French president says any new backstop would probably be very similar to existing policy

Jon Stone
Thursday 22 August 2019 13:45 BST
Emmanuel Macron dismisses Boris Johnson's hopes of new Brexit deal in 30 days

Emmanuel Macron has dashed Boris Johnson’s hopes of negotiating a new Brexit deal, warning that any possible agreement would look similar to the existing one struck by his predecessor.

Mr Johnson on Wednesday accepted a 30-day deadline suggested by Angela Merkel to come up with alternative proposals to replace the Irish backstop, which he has said must be scrapped.

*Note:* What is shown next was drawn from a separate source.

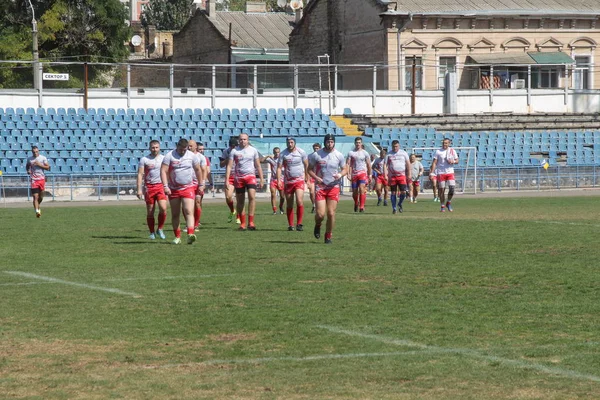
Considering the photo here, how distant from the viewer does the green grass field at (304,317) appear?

But during the prime minister’s visit to Paris on Thursday, Mr Macron warned: “We will not find a new withdrawal agreement in 30 days that will be very different from the existing one.” He nevertheless said that “something smart” could emerge from talks if there was “goodwill on both sides”.

Mr Macron told reporters in Paris that though he was sometimes portrayed as the “hard boy” among EU leaders, “it’s just that I’ve always been clear that a choice was made and we cannot just ignore it”.

Mr Johnson arrived in the French capital on Thursday following an evening of talks with Ms Merkel in Berlin on Wednesday. Speaking to the media in the German capital, the new prime minister accepted that the “onus” was on the UK to come up with proposals to replace the backstop, telling his German counterpart: “You have set a very blistering timetable of 30 days – if I understood you correctly, I am more than happy with that.”

Listing his proposed alternatives to the backstop, Mr Johnson told reporters in Paris: “I think that the technical solutions are readily available and they have been discussed at great length.

“You can have trusted-trader schemes, you can have electronic pre-clearing for goods moving across the border and I just want to repeat one crucial thing, under no circumstances will the UK be putting checks at the frontier.

“We don’t think it is necessary from the point of view of the EU to do that to protect the integrity of the single market, we think there are other ways of doing that. We have got I think adequate time to do it, let’s get on and do it.”

The withdrawal agreement already includes provisions for alternative arrangements such as the ones spelled out by Mr Johnson to surpass the backstop if they are ready at the end of the transition period. However such systems do not yet exist to the extent required by both side’s red lines.

Mr Macron warned the prime minister that the withdrawal agreement and its included Irish backstop were “not just technical constraints or legal quibbling” but in fact “genuine, indispensable guarantees” to preserve stability in Ireland and the integrity of the single market.

The French president said the EU had “always said that it was available to discuss, depending on the wishes of the UK, our future relationship” but that its two red lines above could not be changed.

But speaking on a visit to the Netherlands on Thursday, Angela Merkel downplayed her 30-day comments from the day before.

“I said that what one can achieve in three or two years can also be achieved in 30 days. Better said, one must say that one can also achieve it by October 31,” she told a press conference in the Hague.

“It is not about 30 days. The 30 days were meant as an example to highlight the fact that we need to achieve it in a short time because Britain had said they want to leave the European Union on October 31.”